SELECTED PASSAGE →
+++

And it was a bunch of these weird virtue signaling male feminist types that were adding, with atheism, adding a group of core values.
douglas murray
Oh, wow.
joe rogan
About, you know, being anti-discrimination, anti-sexist, anti-racist.
douglas murray
Their own Ten Commandments.
joe rogan
Yes.
And so they called it Atheism Plus.
And I remember watching this guy give this speech, this fucking boring speech, on this sort of establishing this idea that because you don't have a religion, so we're going to be atheists, but with plus, we can establish sort of a moral framework.
douglas murray
Well, it's totally understandable.
And a disaster, of course.
joe rogan
Even if the ideas are good, it's like you're putting it in an ideology.
You're creating a dogma.
douglas murray
All those new atheists who sort of started off in the 2000s, Sam Harris and others, in my experience, they all got a little bit nervous about what was on their shoulders.
Christopher Hitchens certainly did.
He started, I think, latterly in his life to get a little bit nervous about what was happening.
I remember once asking him what He said people were starting to ask him to officiate at their weddings.
Yeah, and that was like, he didn't say anything of what he said was wrong.
He still obviously believed everything he believed.
But that's a slightly troubling...
It's a place to be in because you start to sense people are wanting you to replace the vicar or the priest.
And that's not the point.
Then you're in life of Brian territory, aren't you?
You should all think for yourselves.
Yes, we all think for ourselves.
It was always a problem of atheism.
It was an invitation to not do one thing.
But nothing follows from it as to how you should live your life.
It's the start of something.
It's not by any means a beginning of a policy.

+++

AVAILABLE DATA →
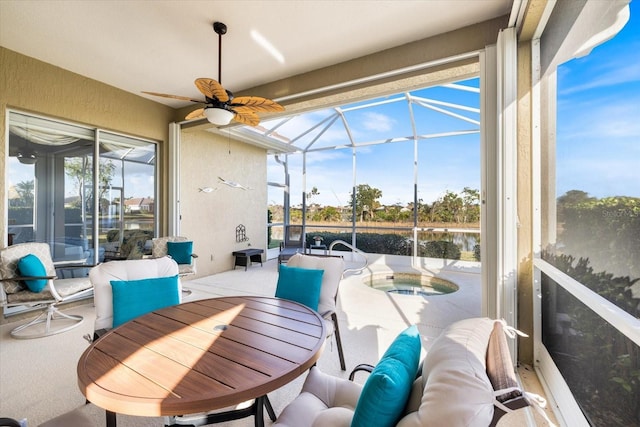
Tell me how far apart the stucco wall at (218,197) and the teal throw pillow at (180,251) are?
2.92 feet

+++

TASK LIST →
1. In the atheism transcript, what name was given to atheism with an added set of core values?
2. Sum up the atheism transcript in two sentences.
3. Reproduce the part of the atheism transcript that opens with the words containing "It's a place" and closes with "think for yourselves.".

ANSWERS PER TASK →
1. Atheism Plus.

2. The transcript describes a group that added core values such as being anti-discrimination, anti-sexist and anti-racist to atheism, calling it Atheism Plus, an effort judged understandable but a disaster for turning ideas into a dogma. It also says the new atheists, Christopher Hitchens among them, grew nervous as people began wanting them to replace the vicar or priest, and that atheism by itself offers no guidance on how to live.

3.
It's a place to be in because you start to sense people are wanting you to replace the vicar or the priest.
And that's not the point.
Then you're in life of Brian territory, aren't you?
You should all think for yourselves.